## Instructions:
(1) Answer these questions using the mixture-model thread:
(a) What weights does the example in the question give to the two normal distributions?
(b) What size of sample does the question generate by simulation?
(c) According to the class docstring, what is the default value of tol?
(2) Reproduce the part of the mixture-model thread between "For example, I" and "sample by simulation.", inclusive.
(3) List every allowed value of covariance_type named in the mixture-model thread.

## Page excerpt:
***

How to estimate the parameters of a mixture model in OpenTURNS?

Question

I would like to estimate the parameters of a mixture model of normal distributions in OpenTURNS (that is, the distribution of a weighted sum of Gaussian random variables). OpenTURNS can create such a mixture, but it cannot estimate its parameters. Moreover, I need to create the mixture as an OpenTURNS distribution in order to propagate uncertainty through a function.

For example, I know how to create a mixture of two normal distributions:

import openturns as ot
mu1 = 1.0
sigma1 = 0.5
mu2 = 3.0
sigma2 = 2.0
weights = [0.3, 0.7]
n1 = ot.Normal(mu1, sigma1)
n2 = ot.Normal(mu2, sigma2)
m = ot.Mixture([n1, n2], weights)

In this example, I would like to estimate mu1, sigma1, mu2, sigma2 on a given sample. In order to create a working example, it is easy to generate a sample by simulation.

s = m.getSample(100)

score 2 · Accepted Answer · edited Sep 03 '20 at 20:23

You can rely on scikit-learn's GaussianMixture to estimate the parameters and then use them to define a Mixture model in OpenTURNS.

The script hereafter contains a Python class MixtureFactory that estimates the parameters of a scikitlearn GaussianMixture and outputs an OpenTURNS Mixture distribution:

from sklearn.mixture import GaussianMixture
from sklearn.utils.validation import check_is_fitted
import openturns as ot
import numpy as np

class MixtureFactory(GaussianMixture):
    """
    Representation of a Gaussian mixture model probability distribution.

    This class allows to estimate the parameters of a Gaussian mixture
    distribution using scikit algorithms & provides openturns Mixture object.
    
    Read more in scikit learn user guide & openturns theory.

    Parameters:
    -----------
    n_components : int, defaults to 1.
        The number of mixture components.

    covariance_type : {'full' (default), 'tied', 'diag', 'spherical'}
        String describing the type of covariance parameters to use.
        Must be one of:

        'full'
            each component has its own general covariance matrix
        'tied'
            all components share the same general covariance matrix
        'diag'
            each component has its own diagonal covariance matrix
        'spherical'
            each component has its own single variance

    tol : float, defaults to 1e-3.
        The convergence threshold. EM iterations will stop when the
        lower bound average gain is below this threshold.

    reg_covar : float, defaults to 1e-6.
        Non-negative regularization added to the diagonal of covariance.
        Allows to assure that the covariance matrices are all positive.

    max_iter : int, defaults to 100.
        The number of EM iterations to perform.

    n_init : int, defaults to 1.

***

## Information provided:

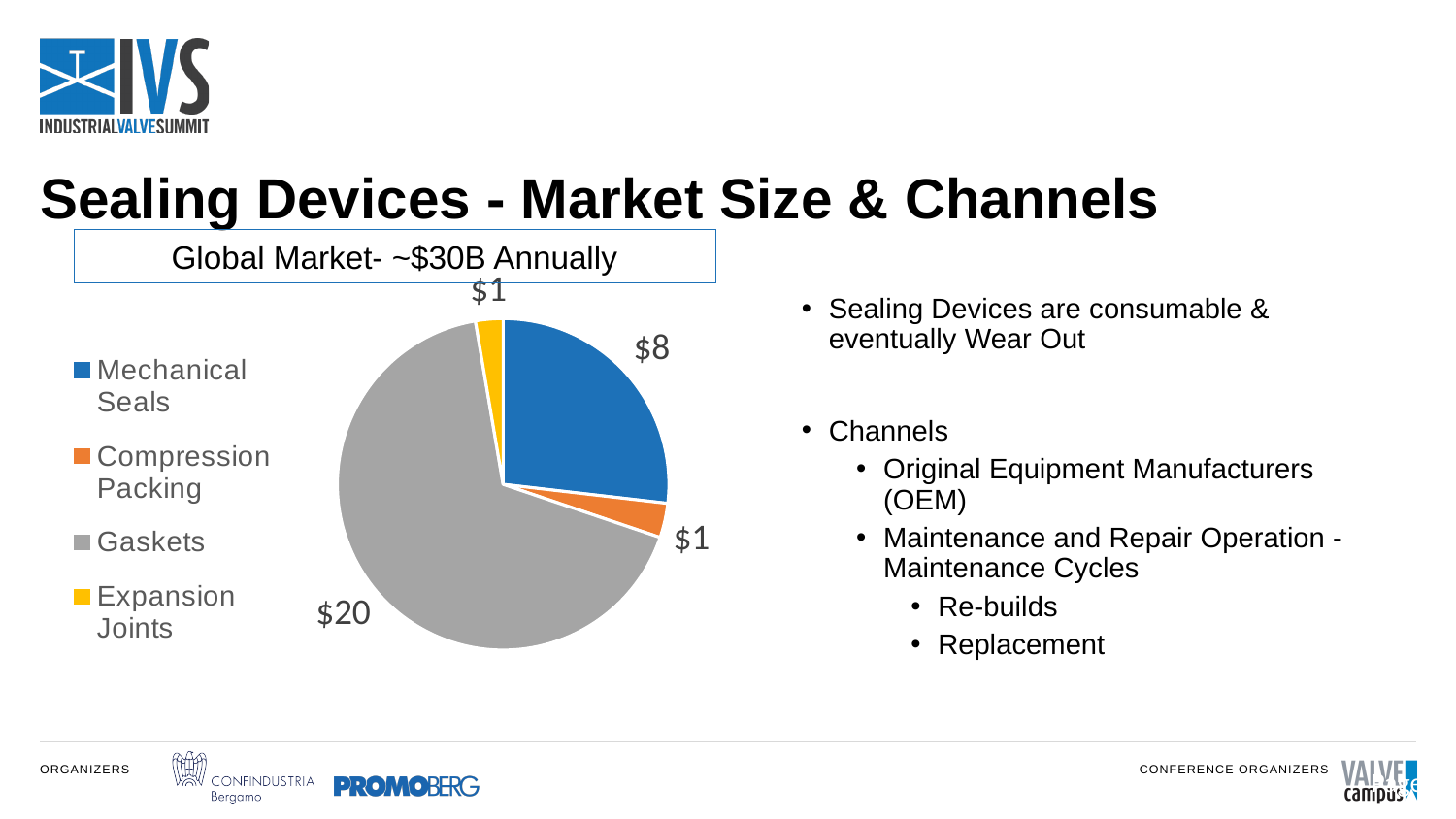
What is the value shown for Compression Packing in the pie chart? $1 What is the difference between the values for Gaskets and Mechanical Seals? $12 Which category has the largest slice of the pie chart? Gaskets What is the title of the pie chart? Global Market- ~$30B Annually What is the value shown for Gaskets in the pie chart? $20 Which is larger, the value for Mechanical Seals or the value for Compression Packing? Mechanical Seals What colour is the Gaskets slice in the pie chart? Gray How many categories does the pie chart show? 4 What type of chart is shown on the slide? Pie chart What is the total of all the slice values in the pie chart? $30 What is the value shown for Expansion Joints in the pie chart? $1 What is the value shown for Mechanical Seals in the pie chart? $8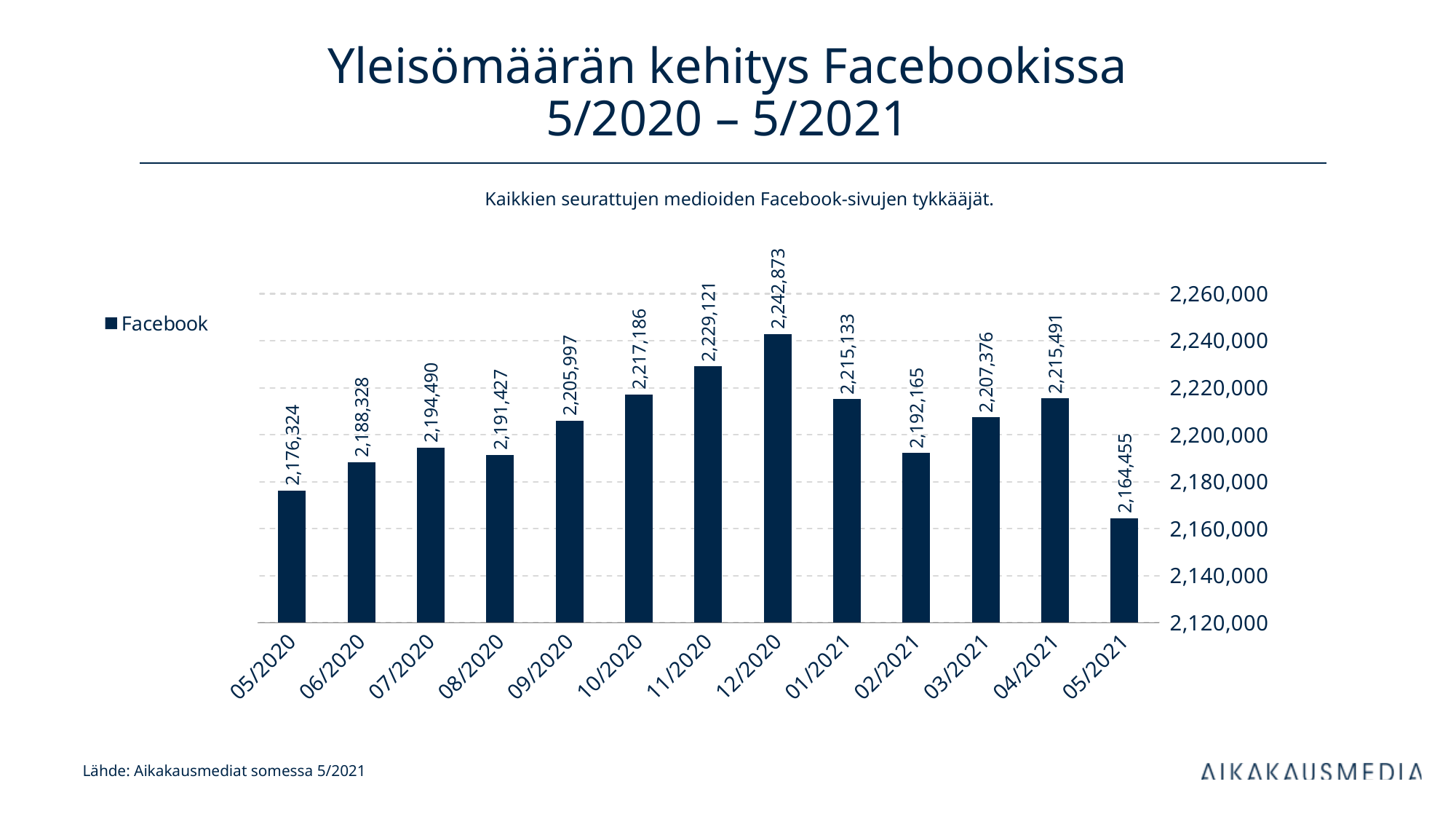
What is the value for 09/2020? 2,205,997 How many months are shown on the x axis? 13 What is the difference between the values for 11/2020 and 10/2020? 11,935 Is the value for 08/2020 greater or less than 2,200,000? less Which month has the highest value? 12/2020 What is the value for 12/2020? 2,242,873 What is the value for 05/2021? 2,164,455 What kind of chart is shown? bar chart Which is larger, the value for 03/2021 or the value for 02/2021? 03/2021 Which month has the lowest value? 05/2021 What is the difference between the values for 12/2020 and 05/2021? 78,418 What series does the legend list? Facebook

***

## List of solutions:
(1)
(a) [0.3, 0.7]
(b) 100
(c) 1e-3

(2)
For example, I know how to create a mixture of two normal distributions:

import openturns as ot
mu1 = 1.0
sigma1 = 0.5
mu2 = 3.0
sigma2 = 2.0
weights = [0.3, 0.7]
n1 = ot.Normal(mu1, sigma1)
n2 = ot.Normal(mu2, sigma2)
m = ot.Mixture([n1, n2], weights)

In this example, I would like to estimate mu1, sigma1, mu2, sigma2 on a given sample. In order to create a working example, it is easy to generate a sample by simulation.

(3)
- 'full'
- 'tied'
- 'diag'
- 'spherical'